Additionally, there is a belief the committee keeps a running total of berths various conferences receive in the selection process, thus establishing quotas.

None of those claims held true Wednesday, when USBWA members went through an abbreviated version of the process used by the selection committee.

Among the revelations:

“During the selection and seeding process, there is no discussion or tally of the number of berths for a conference. Conference affiliation is important relative to its strength in the Ratings Percentage Index and when configuring the bracket. Teams from the same conference, for the most part, aren’t permitted to meet until the regional final, and the top three teams from a league must be placed in separate regions.

“RPI is only one tool used by the committee, but it’s vital to compare teams’ strength of schedule. Teams’ victories and losses are broken down by opponents’ RPI within ranges of 1 to 50, 51 to 100, etc. Other tools used by the committee include head-to-head results, personal observations and hours of discussion among committee members.

“Last year’s results don’t mean anything. Florida, the defending national champion, is the nation’s top-ranked team but is the No. 3 overall seed behind UCLA and North Carolina as determined by the writers (at least at this point in the season).

“The committee wants a balanced bracket as well as geographical convenience for teams, but balance is the overriding principle. In Wednesday’s exercise, for example, North Carolina initially was placed in the East Regional with Ohio State (deemed the best of the No. 2 seeds and thus the fifth-highest seed overall). The mock committee determined the East was too loaded at the top and moved Ohio State to the South.

“Intriguing matchups are bound to surface by accident, not intent. The mock committee inadvertently set up a potential second-round game between Michigan State, coached by Tom Izzo, and Marquette, coached by former Izzo assistant Tom Crean.

The committee is sensitive to rotating the opening-round game between the 64th and 65th seeds among conferences, said Greg Shaheen, NCAA senior vice president for basketball and business strategies. The committee has been criticized for placing the champion of a historically black conference in the opening-round game for five straight years.

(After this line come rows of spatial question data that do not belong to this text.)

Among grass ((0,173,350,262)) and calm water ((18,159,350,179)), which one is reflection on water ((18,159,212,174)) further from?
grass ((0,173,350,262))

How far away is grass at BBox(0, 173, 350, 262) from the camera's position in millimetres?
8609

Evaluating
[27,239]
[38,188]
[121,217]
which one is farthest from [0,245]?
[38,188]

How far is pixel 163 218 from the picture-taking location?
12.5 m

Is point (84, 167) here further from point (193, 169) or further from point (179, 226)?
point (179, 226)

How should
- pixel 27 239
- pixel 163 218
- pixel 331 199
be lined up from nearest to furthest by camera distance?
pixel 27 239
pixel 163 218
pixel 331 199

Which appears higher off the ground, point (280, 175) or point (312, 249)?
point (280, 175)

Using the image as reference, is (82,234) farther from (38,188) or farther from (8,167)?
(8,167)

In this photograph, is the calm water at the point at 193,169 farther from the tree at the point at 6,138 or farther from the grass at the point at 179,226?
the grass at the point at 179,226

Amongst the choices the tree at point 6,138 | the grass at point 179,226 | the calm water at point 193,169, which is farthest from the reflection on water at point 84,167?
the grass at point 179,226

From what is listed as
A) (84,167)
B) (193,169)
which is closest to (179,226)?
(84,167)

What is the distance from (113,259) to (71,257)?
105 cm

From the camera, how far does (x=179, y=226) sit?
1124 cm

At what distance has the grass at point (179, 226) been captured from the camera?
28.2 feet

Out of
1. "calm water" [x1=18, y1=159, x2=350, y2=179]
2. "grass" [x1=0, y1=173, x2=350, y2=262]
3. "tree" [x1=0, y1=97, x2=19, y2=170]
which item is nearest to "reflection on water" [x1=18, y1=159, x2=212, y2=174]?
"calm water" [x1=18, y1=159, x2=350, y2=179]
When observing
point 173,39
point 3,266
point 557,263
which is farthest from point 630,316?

The opening-round game is an opportunity for exposure as one of the nine nationally televised NCAA tournament games and should be spread among the conferences, Shaheen said.

Logistics

The committee meets in private in a secured wing of a downtown Indianapolis hotel. Confidentiality allows members to speak openly and vote without outside pressures, Shaheen said.

Athletics directors or conference commissioners whose teams are being discussed must leave the room during discussion of those specific teams.

The NIT selection committee meets in a nearby hotel, but its computers are linked to the NCAA’s. Once the NCAA committee makes its selections, the NIT computers automatically omit those teams from consideration.

This year the committee will begin its formal selection meeting Wednesday, March 7, a day earlier, and will finish with little time to spare before the “Selection Sunday” show airs at 3 p.m. PST March 11 on CBS. What the selection committee will take five days to do, the USBWA contingent spent 12 hours and 15 minutes trying to imitate.

But the committee has spent all season working on the bracket to an extent. Each committee member is assigned specific conferences to monitor and speak on behalf of during deliberations.

On Selection Sunday, the committee sometimes has less than an hour to complete the bracket, Shaheen said. Conference tournaments ending that day, such as the Big Ten’s, create a state of flux.

Tom Jernstedt, NCAA executive vice president, recalled the committee selecting the 1973 field in a six-hour teleconference. The committee had six members then. That number increased to nine members in 1980 and to 10 in 1998.

The tournament field has grown significantly since the 1970s. In 1975, the field grew to 32 teams from as many as 25. Forty teams advanced in 1979, 48 in 1982, 52 in 1983, 53 in 1984, 64 in 1985 and 65 in 2001.

When the selection is done, the committee’s work is not. Members are assigned to oversee various regional sites. All attend the Final Four. And then a month or so later, they meet to assess their work.